I was on vacation last week, trying to keep off e-mail and the internet, and failing on both counts. When I found myself needing a break from the non-stop thrills of The Hunger Games trilogy, I’d wander over to the computer and check out my favorite news sites to see what or who was going to hell now. Paris Hilton banned from Vegas? Jan Brewer smiling idiotically at the camera for an hour and a half or so in the worst debate ever? Stephen Hawking jumping on the Christopher Hitchens bandwagon and dissing God? (Well, it does seem to sell books….)

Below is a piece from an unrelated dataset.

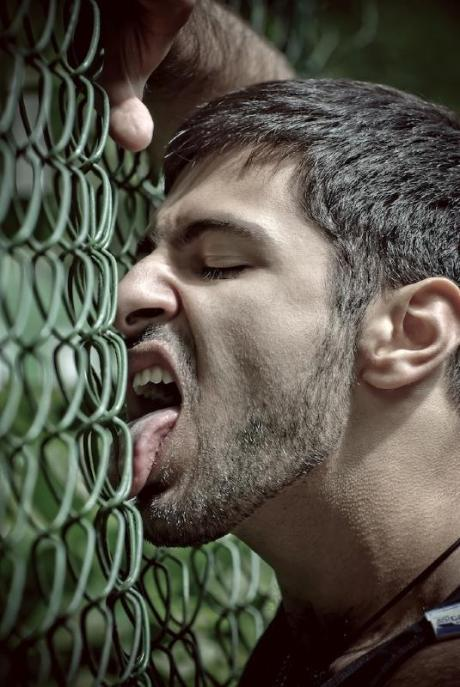 fence licking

But then my pleasure reading dovetailed nicely with my need to keep up with the relentless news cycle. I was still savoring Collins’ wonderful referencing of Fahrenheit 451 in Mockingjay when I read about the Florida pastor who seems to think it a novel and fine idea to burn the Quran as a 9/11 protest and I was once again struck by the thought that it’s amazing that our civilization has managed to survive our seeming inability to learn anything from history. And, why is it that religious and political zealots always seem to vent their general hatred of humanity on books? From Savonarola to Hitler to all those crazy fundamentalists who feel threatened by the dictionary, it seems that every time someone’s pissed off about something, there’s a marshmallow roast at a literary bonfire.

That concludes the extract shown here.